Posted by Daniel Stout on Tue 1 Feb 2005 at 7:08 AM

I woke up this morning around 4:30am remembering a dream…

I was in the backyard of my grandparent’s house. And I was there with two people —a man and a women—and they were both reps for Apple. I hadn’t met them before, but I was working with them—I had just joined the team. I talked for a while with the woman. At any rate, the guy was shooting off model rockets into the sky (something I used to do as a kid). The weird thing was that attached to the rocket was an Apple Cube. The guy was shooting a Cube up into the air…repeatedly. The cool thing is that the Cube would come falling down out of the sky and bounce harmlessly off the grass. It withstood the impact.

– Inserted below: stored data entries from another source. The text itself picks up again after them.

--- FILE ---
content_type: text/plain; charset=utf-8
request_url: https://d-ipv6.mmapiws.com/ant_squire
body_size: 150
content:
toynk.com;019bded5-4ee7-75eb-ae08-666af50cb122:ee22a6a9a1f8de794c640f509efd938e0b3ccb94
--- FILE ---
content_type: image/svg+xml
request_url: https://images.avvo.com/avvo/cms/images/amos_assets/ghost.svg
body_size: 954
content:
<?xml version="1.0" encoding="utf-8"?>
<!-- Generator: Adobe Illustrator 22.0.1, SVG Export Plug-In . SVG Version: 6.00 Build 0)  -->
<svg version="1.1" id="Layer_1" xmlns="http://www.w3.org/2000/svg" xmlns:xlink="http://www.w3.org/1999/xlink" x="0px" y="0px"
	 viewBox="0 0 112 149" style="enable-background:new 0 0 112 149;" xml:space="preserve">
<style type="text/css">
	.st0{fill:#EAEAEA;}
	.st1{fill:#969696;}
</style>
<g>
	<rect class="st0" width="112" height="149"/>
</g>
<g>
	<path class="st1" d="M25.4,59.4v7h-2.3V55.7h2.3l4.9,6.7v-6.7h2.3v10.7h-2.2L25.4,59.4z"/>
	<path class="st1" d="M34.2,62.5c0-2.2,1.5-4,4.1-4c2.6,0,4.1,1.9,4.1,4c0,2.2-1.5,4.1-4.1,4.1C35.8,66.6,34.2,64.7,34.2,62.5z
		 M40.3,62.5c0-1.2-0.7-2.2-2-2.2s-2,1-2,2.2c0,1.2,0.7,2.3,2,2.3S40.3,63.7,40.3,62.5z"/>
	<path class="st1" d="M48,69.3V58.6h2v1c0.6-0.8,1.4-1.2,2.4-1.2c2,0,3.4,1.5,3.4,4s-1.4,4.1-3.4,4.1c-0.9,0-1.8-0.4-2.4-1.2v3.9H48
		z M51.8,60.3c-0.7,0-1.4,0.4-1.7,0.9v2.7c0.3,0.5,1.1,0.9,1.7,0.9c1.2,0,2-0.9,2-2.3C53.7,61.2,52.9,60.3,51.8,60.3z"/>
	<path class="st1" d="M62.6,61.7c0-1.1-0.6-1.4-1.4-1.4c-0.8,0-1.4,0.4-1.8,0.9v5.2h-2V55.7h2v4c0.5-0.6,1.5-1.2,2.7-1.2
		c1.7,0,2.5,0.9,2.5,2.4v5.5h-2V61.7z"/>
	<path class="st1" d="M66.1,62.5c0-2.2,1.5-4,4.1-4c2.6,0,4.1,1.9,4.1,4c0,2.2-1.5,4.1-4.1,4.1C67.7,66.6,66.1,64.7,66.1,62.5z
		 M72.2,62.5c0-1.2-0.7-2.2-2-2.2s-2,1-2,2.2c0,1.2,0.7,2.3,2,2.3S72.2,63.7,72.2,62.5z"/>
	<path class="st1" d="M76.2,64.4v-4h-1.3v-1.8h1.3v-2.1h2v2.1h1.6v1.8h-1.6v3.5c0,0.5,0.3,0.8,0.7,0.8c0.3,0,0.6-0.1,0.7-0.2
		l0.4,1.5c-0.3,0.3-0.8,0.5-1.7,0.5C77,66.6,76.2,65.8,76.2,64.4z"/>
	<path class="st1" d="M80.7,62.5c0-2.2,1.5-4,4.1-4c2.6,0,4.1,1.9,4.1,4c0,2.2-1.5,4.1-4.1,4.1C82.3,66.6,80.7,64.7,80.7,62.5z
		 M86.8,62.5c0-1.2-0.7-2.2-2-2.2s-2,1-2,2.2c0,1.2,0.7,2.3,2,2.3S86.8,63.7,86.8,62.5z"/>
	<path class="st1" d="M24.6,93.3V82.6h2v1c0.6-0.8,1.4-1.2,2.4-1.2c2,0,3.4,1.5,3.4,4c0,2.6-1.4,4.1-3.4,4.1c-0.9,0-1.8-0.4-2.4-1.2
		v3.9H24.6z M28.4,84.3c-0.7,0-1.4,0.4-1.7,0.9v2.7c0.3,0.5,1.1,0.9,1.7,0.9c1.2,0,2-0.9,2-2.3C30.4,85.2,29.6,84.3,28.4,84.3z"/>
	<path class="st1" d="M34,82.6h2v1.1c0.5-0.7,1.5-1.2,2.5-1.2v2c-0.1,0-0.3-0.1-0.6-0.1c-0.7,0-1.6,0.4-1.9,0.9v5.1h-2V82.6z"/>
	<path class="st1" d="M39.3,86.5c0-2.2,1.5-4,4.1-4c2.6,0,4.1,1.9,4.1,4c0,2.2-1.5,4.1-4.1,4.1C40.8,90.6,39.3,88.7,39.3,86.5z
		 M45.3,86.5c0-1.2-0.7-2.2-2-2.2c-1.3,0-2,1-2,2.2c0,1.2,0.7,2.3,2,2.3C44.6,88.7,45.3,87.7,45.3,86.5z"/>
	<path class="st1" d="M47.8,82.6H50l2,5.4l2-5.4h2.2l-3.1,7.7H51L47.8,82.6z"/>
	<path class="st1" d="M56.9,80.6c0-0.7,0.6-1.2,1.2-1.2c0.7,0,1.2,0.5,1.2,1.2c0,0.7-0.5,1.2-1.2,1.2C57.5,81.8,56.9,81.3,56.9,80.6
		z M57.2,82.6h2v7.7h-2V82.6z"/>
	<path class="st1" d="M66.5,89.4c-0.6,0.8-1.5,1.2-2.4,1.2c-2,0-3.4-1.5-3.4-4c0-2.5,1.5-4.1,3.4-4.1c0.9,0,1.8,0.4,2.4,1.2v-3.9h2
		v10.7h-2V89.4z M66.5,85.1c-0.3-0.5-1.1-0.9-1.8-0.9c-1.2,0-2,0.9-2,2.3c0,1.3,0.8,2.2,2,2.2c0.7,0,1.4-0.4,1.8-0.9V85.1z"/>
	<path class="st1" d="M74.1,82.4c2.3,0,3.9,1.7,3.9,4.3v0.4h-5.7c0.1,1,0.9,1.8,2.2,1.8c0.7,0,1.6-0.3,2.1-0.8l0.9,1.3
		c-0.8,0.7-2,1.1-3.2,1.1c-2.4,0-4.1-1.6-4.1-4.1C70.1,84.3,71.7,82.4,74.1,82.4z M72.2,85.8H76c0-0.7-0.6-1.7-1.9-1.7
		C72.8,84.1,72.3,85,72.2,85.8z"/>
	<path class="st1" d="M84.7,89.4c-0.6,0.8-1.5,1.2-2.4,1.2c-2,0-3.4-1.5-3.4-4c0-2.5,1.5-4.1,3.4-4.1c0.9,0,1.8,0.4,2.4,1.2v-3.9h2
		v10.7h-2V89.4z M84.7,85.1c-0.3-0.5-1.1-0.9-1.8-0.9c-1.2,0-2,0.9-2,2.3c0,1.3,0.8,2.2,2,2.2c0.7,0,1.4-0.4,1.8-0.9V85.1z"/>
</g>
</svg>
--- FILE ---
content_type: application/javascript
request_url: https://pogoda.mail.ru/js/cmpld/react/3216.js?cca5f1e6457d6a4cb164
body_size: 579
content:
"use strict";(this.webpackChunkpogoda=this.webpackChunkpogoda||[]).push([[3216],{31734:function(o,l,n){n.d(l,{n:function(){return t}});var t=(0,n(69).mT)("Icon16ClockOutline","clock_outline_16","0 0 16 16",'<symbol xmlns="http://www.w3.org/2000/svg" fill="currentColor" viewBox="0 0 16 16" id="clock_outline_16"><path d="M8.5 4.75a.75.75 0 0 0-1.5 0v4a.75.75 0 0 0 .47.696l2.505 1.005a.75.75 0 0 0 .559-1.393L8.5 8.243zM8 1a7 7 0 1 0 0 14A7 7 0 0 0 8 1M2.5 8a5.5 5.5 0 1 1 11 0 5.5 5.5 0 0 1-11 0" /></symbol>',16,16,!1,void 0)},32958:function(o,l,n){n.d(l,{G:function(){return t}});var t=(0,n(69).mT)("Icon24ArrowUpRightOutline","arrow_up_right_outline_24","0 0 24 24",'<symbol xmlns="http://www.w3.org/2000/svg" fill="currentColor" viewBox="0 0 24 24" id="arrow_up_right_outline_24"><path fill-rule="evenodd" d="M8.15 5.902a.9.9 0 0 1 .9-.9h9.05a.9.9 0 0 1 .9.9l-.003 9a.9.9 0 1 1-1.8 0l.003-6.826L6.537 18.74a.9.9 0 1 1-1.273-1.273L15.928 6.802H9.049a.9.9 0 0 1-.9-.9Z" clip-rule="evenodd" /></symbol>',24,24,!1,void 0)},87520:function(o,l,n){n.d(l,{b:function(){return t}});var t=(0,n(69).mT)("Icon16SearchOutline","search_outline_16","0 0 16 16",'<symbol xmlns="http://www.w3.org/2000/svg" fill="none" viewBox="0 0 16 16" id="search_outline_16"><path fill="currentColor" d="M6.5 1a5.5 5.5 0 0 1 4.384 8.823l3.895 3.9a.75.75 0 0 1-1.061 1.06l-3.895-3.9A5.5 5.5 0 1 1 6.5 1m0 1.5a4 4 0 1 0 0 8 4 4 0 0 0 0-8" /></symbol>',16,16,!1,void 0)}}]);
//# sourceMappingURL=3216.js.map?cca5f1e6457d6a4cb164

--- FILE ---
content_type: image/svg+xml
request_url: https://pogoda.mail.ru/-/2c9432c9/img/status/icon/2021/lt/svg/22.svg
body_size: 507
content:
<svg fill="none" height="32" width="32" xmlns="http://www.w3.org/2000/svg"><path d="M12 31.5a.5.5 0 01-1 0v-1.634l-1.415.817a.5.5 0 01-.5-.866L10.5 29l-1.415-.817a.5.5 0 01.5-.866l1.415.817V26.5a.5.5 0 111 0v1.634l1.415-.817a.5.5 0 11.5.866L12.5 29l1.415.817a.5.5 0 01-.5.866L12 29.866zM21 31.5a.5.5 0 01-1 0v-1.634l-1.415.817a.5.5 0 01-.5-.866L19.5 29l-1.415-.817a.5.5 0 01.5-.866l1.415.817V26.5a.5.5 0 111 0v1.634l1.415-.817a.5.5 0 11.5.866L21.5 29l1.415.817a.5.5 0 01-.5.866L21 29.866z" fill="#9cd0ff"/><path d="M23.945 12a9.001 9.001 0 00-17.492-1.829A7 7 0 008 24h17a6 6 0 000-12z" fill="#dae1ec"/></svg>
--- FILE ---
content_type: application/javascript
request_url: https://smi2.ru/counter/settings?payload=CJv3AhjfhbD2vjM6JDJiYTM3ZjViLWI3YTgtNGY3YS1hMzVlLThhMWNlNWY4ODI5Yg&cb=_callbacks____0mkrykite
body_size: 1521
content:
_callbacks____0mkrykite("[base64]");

That’s all I remember. Weird, huh? Maybe it’s a sign that I’m working too hard. I figure it’s okay to dream about work though. It’s strange though how childhood memories of shooting off rockets and my grandparent’s backyard were mixed with more recent stuff like the Apple presentation I went to and the work I do with Macs. Anyone care to interpret?

Update: I consulted my friend Amy here in Washington DC who is an expert on these matters. She said that dreams come from the individual and only that individual can truly interpret the dream. But, another person can help you along in the process of discovering what a particular dream meant. Amy was willing to oblige.

What I uncovered in talking this out with Amy (while we were at Cafe Mayorga in Silver Spring, Maryland) is that the childhood memories represent a coming home for me. The shooting rocket I could clearly tell was about getting past my inhibitions. And the Mac Cube was also significant because it was about getting in touch with my creative, freer side. The fact that it bounced unharmed off of the grass was a sign of my own resilience and ability to work through adversity. And the Apple reps were representative of my new job at the School of Journalism. This dream was telling me, in short, that my job change was a good one—it has put me more in touch with those qualities in me that I want to enhance.